Amoureuse de la Côte d'Azur, Kaja, 20 ans, s'était inscrite à l'université de Nice pour un an afin de perfectionner son français avant de poursuivre des études de psychologies dans son pays, la Norvège. : Photo D.R. Sur la table de sa chambre, elle a laissé un mot pour ses parents à côté des résultats catastrophiques d'un test de personnalité auquel elle venait juste de se soumettre dans les locaux de l'Eglise de scientologie... Et puis, elle a sauté du 4e étage de sa résidence universitaire, rue Assalit à Nice.
Kaja Gunnar Ballo, étudiante norvégienne inscrite à l'université de Nice, avait 20 ans. C'était le 28 mars. Et ce suicide qui, respect de la vie privée oblige, n'aurait pas dû faire une seule ligne dans la presse norvégienne, suscite aujourd'hui une colossale polémique qui, depuis hier, dépasse largement les frontières scandinaves. Alors que la fin tragique de Kaja est devenue une affaire d'Etat en Norvège, une information judiciaire pour recherche des causes de la mort a été ouverte à Nice par le procureur Eric de Montgolfier. Y a-t-il un lien entre l'acte désespéré de cette jeune fille et les activités de l'Eglise de scientologie ? C'est la question que la justice se pose.

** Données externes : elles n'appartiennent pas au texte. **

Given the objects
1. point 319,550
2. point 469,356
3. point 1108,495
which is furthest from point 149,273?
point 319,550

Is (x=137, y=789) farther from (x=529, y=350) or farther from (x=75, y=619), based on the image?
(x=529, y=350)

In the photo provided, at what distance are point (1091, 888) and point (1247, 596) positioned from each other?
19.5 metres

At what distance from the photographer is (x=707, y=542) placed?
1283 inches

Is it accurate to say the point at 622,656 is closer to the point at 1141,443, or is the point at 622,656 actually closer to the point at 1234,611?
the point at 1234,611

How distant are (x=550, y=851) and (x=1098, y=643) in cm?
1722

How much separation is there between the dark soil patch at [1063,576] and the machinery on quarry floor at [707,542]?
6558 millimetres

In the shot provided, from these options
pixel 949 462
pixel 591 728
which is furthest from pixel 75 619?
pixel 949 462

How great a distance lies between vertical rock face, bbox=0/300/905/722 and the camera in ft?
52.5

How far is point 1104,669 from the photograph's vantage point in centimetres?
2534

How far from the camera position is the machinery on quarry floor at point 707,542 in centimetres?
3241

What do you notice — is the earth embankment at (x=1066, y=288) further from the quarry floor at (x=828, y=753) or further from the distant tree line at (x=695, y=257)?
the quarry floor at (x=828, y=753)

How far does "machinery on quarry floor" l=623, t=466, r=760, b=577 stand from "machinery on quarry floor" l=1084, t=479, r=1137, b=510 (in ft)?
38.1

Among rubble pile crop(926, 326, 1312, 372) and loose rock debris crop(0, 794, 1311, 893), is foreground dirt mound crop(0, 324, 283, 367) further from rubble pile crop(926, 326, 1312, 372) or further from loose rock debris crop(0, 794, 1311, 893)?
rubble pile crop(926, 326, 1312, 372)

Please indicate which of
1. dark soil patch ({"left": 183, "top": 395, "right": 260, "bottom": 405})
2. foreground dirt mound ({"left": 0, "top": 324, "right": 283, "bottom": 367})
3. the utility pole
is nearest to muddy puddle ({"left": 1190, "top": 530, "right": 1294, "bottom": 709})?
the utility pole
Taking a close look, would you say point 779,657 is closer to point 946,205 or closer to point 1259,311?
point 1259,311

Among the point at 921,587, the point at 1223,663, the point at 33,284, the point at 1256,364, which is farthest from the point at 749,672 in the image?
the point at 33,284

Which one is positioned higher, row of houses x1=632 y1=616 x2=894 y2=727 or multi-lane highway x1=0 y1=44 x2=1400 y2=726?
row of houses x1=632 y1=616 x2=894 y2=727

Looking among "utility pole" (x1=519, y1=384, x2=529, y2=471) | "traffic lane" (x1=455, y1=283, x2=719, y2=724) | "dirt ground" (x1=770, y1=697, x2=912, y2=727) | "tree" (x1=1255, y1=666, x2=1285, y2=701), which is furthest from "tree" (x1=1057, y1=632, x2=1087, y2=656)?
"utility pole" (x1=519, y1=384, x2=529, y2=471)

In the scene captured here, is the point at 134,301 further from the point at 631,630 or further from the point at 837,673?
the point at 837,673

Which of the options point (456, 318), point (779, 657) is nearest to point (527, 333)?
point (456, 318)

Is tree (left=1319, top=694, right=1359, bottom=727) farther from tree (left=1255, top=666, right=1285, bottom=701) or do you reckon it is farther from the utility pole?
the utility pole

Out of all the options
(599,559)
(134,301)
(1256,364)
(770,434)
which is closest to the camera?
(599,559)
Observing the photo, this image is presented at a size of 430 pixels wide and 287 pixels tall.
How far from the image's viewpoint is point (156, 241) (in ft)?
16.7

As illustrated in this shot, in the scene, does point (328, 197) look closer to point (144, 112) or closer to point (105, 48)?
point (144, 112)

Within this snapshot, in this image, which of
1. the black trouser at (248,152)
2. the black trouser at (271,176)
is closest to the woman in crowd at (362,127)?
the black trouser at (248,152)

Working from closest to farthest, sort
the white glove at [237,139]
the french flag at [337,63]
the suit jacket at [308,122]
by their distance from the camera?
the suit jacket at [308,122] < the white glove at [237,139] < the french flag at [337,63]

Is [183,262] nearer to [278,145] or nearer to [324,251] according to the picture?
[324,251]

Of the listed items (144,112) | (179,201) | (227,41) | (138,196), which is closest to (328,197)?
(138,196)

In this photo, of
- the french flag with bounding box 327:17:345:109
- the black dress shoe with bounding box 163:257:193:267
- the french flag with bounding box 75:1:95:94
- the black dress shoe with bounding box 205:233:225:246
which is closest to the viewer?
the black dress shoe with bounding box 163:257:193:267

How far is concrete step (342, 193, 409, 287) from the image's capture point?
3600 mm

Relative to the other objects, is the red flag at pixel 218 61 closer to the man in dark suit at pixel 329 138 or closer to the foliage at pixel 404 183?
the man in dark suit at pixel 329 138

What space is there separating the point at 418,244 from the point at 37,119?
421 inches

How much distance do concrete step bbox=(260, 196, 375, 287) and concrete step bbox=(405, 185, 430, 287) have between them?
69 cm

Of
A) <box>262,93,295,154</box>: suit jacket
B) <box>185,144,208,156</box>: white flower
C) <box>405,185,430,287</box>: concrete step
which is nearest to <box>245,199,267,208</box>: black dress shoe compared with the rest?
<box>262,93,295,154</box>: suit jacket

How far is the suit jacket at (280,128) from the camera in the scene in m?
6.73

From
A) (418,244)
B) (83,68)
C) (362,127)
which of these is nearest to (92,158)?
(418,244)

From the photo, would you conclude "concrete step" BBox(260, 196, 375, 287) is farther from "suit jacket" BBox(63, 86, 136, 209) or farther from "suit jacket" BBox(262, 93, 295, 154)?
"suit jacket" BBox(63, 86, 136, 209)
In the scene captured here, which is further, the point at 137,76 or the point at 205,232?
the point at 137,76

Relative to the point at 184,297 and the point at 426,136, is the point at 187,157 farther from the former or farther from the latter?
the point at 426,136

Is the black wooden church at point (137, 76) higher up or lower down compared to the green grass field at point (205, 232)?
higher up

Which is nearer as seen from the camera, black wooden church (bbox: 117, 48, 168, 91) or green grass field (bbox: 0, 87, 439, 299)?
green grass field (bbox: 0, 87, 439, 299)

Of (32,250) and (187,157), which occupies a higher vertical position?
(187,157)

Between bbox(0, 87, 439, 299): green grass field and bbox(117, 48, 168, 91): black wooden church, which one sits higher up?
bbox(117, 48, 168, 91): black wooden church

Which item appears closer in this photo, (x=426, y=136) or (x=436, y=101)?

Epinglée à deux reprises par la mission d'enquête parlementaire « sur les dérives sectaires », la scientologie se retrouve donc une nouvelle fois au centre d'une vaste polémique. Hier après-midi, deux bénévoles de l'église si chère à Tom Cruise ont été convoqués par les enquêteurs à la demande d'un juge d'instruction. Mais alors que des policiers en tenue étaient dépêchés rue Pertinax devant le siège de la scientologie pour éviter que ne dégénère le face-à-face entre des journalistes norvégiens et les adeptes de la dianétique, rien n'a filtré sur l'évolution des investigations confiées au groupe d'appui judiciaire de la sécurité publique.
« Pourquoi salir la
mémoire de ma fille ? »
Le bref passage de Kaja le 28 mars au matin dans les locaux de la scientologie peut-il avoir été à ce point déstabilisant que la jeune étudiante décide quelques heures plus tard d'en finir avec la vie ? La question hante plus que jamais ses parents : son père est député socialiste au Parlement norvégien, sa mère est secrétaire d'Etat en charge de l'environnement. « Pourquoi a-t-elle fait ce test ? Sans doute parce qu'elle a toujours été curieuse de tout ; et qu'habitant à deux cents mètres du local de la scientologie, elle a dû être abordée jour après jour par des adeptes de cette « église », suppose Olav Gunnar Ballo. Mais quand on lit les résultats de ce test - qui la présentait comme déséquilibrée, renfermée, déstabilisée -, on peut légitimement se demander s'ils n'ont pas été le détonateur du drame. C'est ce test qu'elle laisse en évidence sur sa table de chevet !!! Et le fait qu'en réponse à nos questions aussi légitimes qu'obsédantes, le porte-parole de la scientologie en Norvège ait cru devoir salir la mémoire de ma fille, en la présentant comme une malade, une accro aux antidépresseurs qui depuis dix ans aurait fait d'incessants allers-retours en psychiatrie, ne peut qu'attiser nos soupçons. »
Le contre-portrait
des scientologues
Le père de Kaja n'en dira pas plus. Si sa fille à bel et bien souffert d'anorexie, ces troubles remonteraient à 2001. Kaja, alors était une pré-adolescente perturbée par le divorce de ses parents. « Depuis elle allait bien, très bien. Ses copains de fac vous le diront tous (voir ci-contre). C'est honteux de tenter de la présenter ainsi. »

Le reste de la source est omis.